--- start Data ---
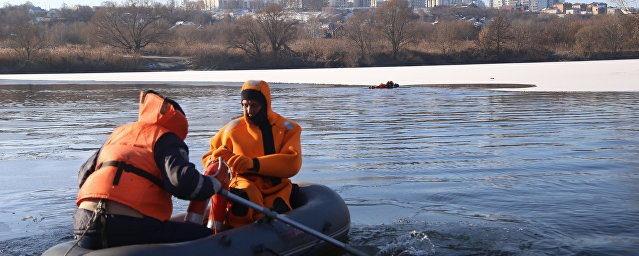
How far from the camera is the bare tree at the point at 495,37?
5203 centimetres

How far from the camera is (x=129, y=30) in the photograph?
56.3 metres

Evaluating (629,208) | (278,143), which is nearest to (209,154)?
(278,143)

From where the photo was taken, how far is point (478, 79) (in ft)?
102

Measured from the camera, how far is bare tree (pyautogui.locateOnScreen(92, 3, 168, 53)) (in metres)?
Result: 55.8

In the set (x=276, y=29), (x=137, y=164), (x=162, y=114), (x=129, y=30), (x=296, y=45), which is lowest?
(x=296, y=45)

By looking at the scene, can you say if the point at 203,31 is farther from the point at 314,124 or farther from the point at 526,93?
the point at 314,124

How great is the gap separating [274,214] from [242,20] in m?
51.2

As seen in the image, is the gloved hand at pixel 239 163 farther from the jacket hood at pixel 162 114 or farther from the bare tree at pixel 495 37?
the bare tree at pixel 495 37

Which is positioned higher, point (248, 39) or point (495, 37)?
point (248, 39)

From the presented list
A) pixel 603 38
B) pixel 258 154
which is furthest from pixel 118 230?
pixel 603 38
--- end Data ---
--- start Data ---
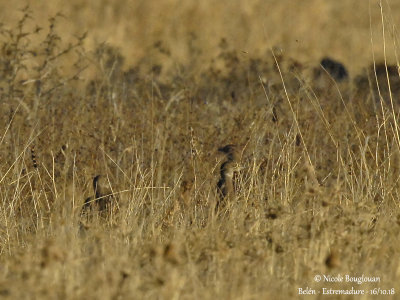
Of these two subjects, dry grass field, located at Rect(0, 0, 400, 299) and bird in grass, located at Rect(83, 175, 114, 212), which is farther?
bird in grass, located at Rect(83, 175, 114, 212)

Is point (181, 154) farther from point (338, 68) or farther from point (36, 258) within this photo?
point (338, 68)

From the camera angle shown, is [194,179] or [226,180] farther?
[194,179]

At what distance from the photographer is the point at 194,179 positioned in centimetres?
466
--- end Data ---
--- start Data ---
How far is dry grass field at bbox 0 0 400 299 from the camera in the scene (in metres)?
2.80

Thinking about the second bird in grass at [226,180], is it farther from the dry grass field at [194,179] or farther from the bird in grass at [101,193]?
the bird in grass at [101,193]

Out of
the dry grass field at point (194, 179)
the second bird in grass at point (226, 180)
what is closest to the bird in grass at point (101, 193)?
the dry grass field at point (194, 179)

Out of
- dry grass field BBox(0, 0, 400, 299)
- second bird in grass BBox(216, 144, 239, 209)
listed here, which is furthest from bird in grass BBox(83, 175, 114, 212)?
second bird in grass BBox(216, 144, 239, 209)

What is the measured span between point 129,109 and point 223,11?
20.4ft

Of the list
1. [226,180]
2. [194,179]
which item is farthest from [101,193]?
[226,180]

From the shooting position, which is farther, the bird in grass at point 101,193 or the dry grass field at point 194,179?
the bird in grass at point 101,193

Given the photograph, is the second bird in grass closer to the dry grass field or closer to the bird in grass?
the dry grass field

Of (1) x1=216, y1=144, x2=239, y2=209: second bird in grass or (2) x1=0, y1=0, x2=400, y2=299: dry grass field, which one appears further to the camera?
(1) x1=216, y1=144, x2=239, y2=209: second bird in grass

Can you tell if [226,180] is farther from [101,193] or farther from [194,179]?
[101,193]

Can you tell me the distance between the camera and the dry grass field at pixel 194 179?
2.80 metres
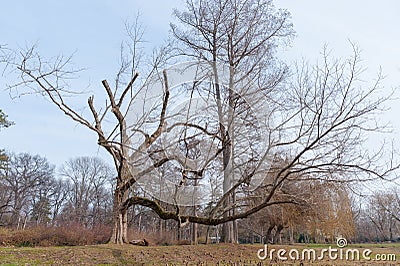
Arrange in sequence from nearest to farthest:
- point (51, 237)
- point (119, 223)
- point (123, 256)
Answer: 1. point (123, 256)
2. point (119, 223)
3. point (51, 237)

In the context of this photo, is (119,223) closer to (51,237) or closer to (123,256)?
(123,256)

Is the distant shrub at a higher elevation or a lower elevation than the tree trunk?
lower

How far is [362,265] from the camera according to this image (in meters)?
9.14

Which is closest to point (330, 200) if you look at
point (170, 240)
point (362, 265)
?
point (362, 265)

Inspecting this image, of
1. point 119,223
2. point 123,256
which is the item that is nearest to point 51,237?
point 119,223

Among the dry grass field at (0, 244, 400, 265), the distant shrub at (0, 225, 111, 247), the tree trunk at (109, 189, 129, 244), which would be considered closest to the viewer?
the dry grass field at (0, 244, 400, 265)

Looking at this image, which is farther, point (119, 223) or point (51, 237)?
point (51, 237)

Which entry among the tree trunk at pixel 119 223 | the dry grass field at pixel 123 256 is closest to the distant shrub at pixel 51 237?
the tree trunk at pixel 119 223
--- end Data ---
Pull out every line of the material above that contains the string "Rect", and list those lines.

Of these two subjects, dry grass field, located at Rect(0, 0, 400, 299) and bird in grass, located at Rect(83, 175, 114, 212), which is farther?
bird in grass, located at Rect(83, 175, 114, 212)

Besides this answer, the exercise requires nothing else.